| Work request A |
In the stimulus spending analysis, reproduce the passage from "All Sectors Now" to "sectors being closed.", swapping "Air Travel" for "Hotels".
| Work request B |
Summarize the stimulus spending analysis in two sentences.
| Work request C |
According to the stimulus spending analysis, what lift did Etsy retain across all three stimulus rounds?
[Opening Passage shown section]
Almost exactly one year after the start of the pandemic, the third and largest-to-date stimulus payment of $1400 per individual (vs. the second round’s $600 and the first round’s $1200) began rolling out to taxpayers in mid-March. In addition to its increased size, the timing of this payout is particularly interesting, coinciding with rising vaccination rates and the re-opening of many local economies, thus providing more ‘purchasing power’ this round. We dove into the data to see how this third stimulus round impacted consumer spending across various geographies, sectors, and retailers.
A note on methodology: For this analysis, we calculate growth relative to two years prior – written throughout as “Yo2Y” – in order to benchmark current performance against ‘normal’ spending levels, in contrast to last year’s anomaly particularly around late March.
Key Takeaways
Largest Impact to Date
The third round of stimulus payments had the largest impact on consumer spending relative to past rounds. The week of payment (3/18) saw recipients outspend non-recipients by 44% Yo2Y (recipients’ 55% – non-recipients’ 11%), which lifted* total spending growth** a full 29 points. This compares to a lift of 23 and 22 points during the initial weeks of the first and second stimulus rounds, respectively.
Already a full week before payments were distributed to recipients, spending growth saw a 15 point lift; a reflection of how the consumer response was immediately triggered once the bill was signed into law – a week prior to payday – on March 11th. (The first round also saw a 12 point lift in the week preceding payment; the second round did not).
Local Economies Matter
While all states benefited from the stimulus checks, the degree of openness of each local economy had a determined effect on how much the stimulus checks could impact the retail environment.
Texas, and Florida, which eased mask mandates and reopened faster than many other states, as well as Pennsylvania, saw spending growth of ~30% Yo2Y from stimulus recipients in the month of March, but non-recipients were also spending at a relatively healthy ~10% Yo2Y. In contrast, slower to reopen California and New York saw 10+ points of lower spending growth levels across both stimulus recipients and non-recipients – non-recipients actually showed Yo2Y declines in March – impacting just how much the stimulus could lift their local economies.
All Sectors Now Open for Business
Many sectors experienced an increased lift from the third stimulus payment – a result sparked by a higher payout coupled with the gradual reopening of local economies due to the vaccine rollout nationwide.
Department Stores, Apparel, Cosmetics, Dining, and Air Travel, among others, saw lifts of 20+ points this third round, a notable increase of 10 points from the second round, and a marked contrast to the first round, which saw no benefit from the stimulus due to most of these sectors being closed.
The early pandemic-driven beneficiaries including Restaurant Delivery Aggregators, Online Grocers, Online Marketplaces, and Home Improvement, naturally saw less of a lift this time around relative to the first round, but still saw material lifts of 30 to 70 points. (Online Marketplaces continued strong with a 66 point lift). Essential sectors such as Big-Box, Dollar Stores, QSR, and Supermarkets all saw equivalent lift levels, as did Movie Theaters, which have only recently started to reopen at limited capacity.
Peloton, Kohl’s, and More Etsy
Similarly, looking at some of the largest companies across several of the sectors above, the majority saw increased stimulus lifts this time around, save for the early pandemic-driven beneficiaries such as Wayfair, Grubhub, and Domino’s.
Peloton, Dick’s, Kohl’s, Ross, TJX, Gap, and Southwest, among others, saw impressive third-round lifts. Amazon and Target managed to see increased stimulus lifts, in contrast to Walmart whose lift stayed the same. Lastly, Etsy managed to retain its impressive healthy lift of ~55 points across all three stimulus rounds.
Notes
*“Lift” is calculated as the total spending growth for the entire panel minus the growth for those that did not receive the stimulus. This captures, in other words, how much the cohort of people who received the stimulus contributed to (i.e. ‘lifted’) overall growth.
**Total spending here utilizes our entire spend coverage universe excluding Gig Economy Income, Charitable Giving, Telecommunication, and non-retail-spend Finance categories.
[Closing Passage shown section]
[Opening Data extracts section]
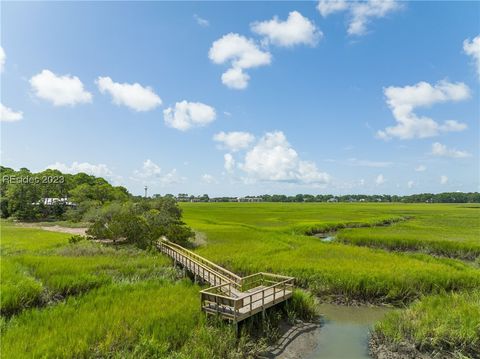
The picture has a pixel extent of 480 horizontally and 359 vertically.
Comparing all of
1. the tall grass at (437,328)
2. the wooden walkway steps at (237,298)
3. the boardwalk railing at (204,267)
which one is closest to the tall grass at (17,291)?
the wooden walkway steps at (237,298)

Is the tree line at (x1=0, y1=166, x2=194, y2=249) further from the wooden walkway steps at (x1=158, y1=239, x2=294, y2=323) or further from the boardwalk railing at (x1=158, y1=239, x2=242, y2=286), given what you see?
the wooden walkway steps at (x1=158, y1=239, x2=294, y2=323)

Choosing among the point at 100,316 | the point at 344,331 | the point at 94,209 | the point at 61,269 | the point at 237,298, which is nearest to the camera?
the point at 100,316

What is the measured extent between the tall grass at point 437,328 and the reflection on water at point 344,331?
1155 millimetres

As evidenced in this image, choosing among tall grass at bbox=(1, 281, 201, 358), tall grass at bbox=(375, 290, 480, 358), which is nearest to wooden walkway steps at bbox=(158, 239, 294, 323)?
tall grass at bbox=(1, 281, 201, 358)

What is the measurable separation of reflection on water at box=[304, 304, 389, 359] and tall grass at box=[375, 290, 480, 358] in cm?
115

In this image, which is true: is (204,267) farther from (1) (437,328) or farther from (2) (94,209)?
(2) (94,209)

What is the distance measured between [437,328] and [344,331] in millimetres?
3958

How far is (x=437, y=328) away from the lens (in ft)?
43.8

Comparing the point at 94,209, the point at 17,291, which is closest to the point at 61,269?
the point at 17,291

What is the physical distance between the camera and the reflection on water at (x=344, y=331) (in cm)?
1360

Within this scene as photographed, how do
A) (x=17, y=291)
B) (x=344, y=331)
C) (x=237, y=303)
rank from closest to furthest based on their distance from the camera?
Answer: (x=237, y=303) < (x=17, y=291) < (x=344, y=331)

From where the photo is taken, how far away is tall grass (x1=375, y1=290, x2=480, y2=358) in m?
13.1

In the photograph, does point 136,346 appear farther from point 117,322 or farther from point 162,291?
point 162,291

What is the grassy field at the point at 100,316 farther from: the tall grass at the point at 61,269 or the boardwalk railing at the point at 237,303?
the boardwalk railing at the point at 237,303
[Closing Data extracts section]
| Response A |
All Sectors Now Open for Business
Many sectors experienced an increased lift from the third stimulus payment – a result sparked by a higher payout coupled with the gradual reopening of local economies due to the vaccine rollout nationwide.
Department Stores, Apparel, Cosmetics, Dining, and Hotels, among others, saw lifts of 20+ points this third round, a notable increase of 10 points from the second round, and a marked contrast to the first round, which saw no benefit from the stimulus due to most of these sectors being closed.

| Response B |
The third stimulus payment of $1400 had the largest impact on consumer spending of any round to date: in the week of payment, recipients outspent non-recipients by 44% Yo2Y, which lifted total spending growth by 29 points. How much the checks lifted spending depended on how open each local economy was, and most sectors and large companies saw increased lifts, although early pandemic-driven beneficiaries saw less of a lift than in the first round.

| Response C |
Etsy retained a lift of about 55 points.